I wanted to elaborate a bit more on the nature of these images, particularly as one point above I made was the following:

Quote
What value do these signs add? Are they funny, or are they simply appealing to baser negative historical stereotypes, which I see as the lowest common denominator, for their humor?

I suspect it's the latter, more often than not. I tend to evaluate art and signs on a case-by-case basis. I don't divorce art or signs from the artist or the artist's intent, so if an image bothers me, I want to research it to see if it's just some throwaway gag or if some genuine thought or meaning beyond what i see on the surface is there. More often than not, I don't really find such meaning.

When I am evaluating whether or not any given Trump/Putin parody-gay art or sign is problematic, this is my thought process:

  • What does this piece say beyond 'haha, Trump is treasonous & submissive to Putin!' I like to look at art with a historical context in mind when I can. The reason this matters to me is that something repeating the obvious ad nauseam doesn't strike me really as art or provocative. It just strikes me as parroting at best, or mindless groupthink at worst.
  • Who is the artist? Do they have a statement about what their piece means? Again, I don't divorce art from context. I am interested in what background of an artist. A homophobe (I'm talking about raging homophobes who advocate outright inequality, for example) who simply happen to be against Trump for other reasons creating that art means something very different than someone else showcasing or making that art.
  • Topical matters surrounding the creation of a piece of art or a sign at any given point. Environment matters when creating political protest or satire art. Art or humor that addresses particularly specific political issues beyond "rawr, we hate Trump and Putin!  >:( " is something I'm more likely to take seriously and not class as problematic.

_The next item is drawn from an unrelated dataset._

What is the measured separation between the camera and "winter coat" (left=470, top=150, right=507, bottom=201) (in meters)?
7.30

    More often than not, when I try to research various pieces, I don't really get or find much. They are usually reactionary pieces expressing general anger, outrage, or dissatisfaction. I don't begrudge people for their anger at the current administration. So while I won't say all such images are problematic, some definitely do come from a troubling place, socially-speaking. Art that revolves around sexual dominance/submission in particular is something I scrutinize very closely for numerous reasons--contributing to hostile atmospheres, etc.

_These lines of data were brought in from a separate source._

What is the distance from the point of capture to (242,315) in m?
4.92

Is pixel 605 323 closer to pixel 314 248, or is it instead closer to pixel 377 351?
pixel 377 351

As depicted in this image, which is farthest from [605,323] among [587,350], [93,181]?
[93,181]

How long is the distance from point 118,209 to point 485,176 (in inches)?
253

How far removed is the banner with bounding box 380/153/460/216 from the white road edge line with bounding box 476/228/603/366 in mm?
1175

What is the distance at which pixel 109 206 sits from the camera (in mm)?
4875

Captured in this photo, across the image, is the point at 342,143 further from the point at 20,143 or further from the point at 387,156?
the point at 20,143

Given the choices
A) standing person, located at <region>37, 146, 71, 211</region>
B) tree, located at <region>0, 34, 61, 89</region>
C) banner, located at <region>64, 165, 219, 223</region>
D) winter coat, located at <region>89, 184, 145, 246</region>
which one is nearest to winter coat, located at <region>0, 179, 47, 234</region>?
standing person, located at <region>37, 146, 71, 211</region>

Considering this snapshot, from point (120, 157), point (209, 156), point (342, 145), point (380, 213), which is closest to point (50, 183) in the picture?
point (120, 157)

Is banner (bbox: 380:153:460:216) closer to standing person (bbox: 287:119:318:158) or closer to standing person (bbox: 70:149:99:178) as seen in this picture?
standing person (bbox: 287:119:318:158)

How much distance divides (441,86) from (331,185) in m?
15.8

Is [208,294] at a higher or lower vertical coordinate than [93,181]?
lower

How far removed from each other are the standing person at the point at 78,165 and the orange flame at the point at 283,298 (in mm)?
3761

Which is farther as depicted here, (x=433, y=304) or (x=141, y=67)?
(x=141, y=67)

    I mentioned above I would never tell anyone they couldn't make that art or that they couldn't laugh at it. At least, not here in the USA. The USA is privileged to have some of the best protection of freedom of speech, in not outright the best,  in the world, in my opinion. USA citizens are privileged (and I do say this with a modicum of pride) to be able to speak our minds.

    Oftentimes in incendiary and crude ways. I don't disagree with people's right to do that. I just don't think it's a sensible thing to do.

    At the end of the day, I think my concerns come down to this: Just because something is legal doesn't mean it positively contributes. Just because some people find something funny doesn't mean others won't find issue with it. Humor is hard. Humor is difficult to do well. Political humor is especially volatile and difficult. Crass, crude, and potentially offensive humor certainly has its place in our lives, of course. I like dark and offensive humor myself at times.

    But for me, where I don't want it is in my politics. It's hard enough to talk politics without having to talk over garish problematic art/protest signs that detract from deeper exploration of the real issues at hand. Not all of it will be crude or problematic, but enough of it is to justify at least being willing to look at each piece of art or each protest sign with a critical eye.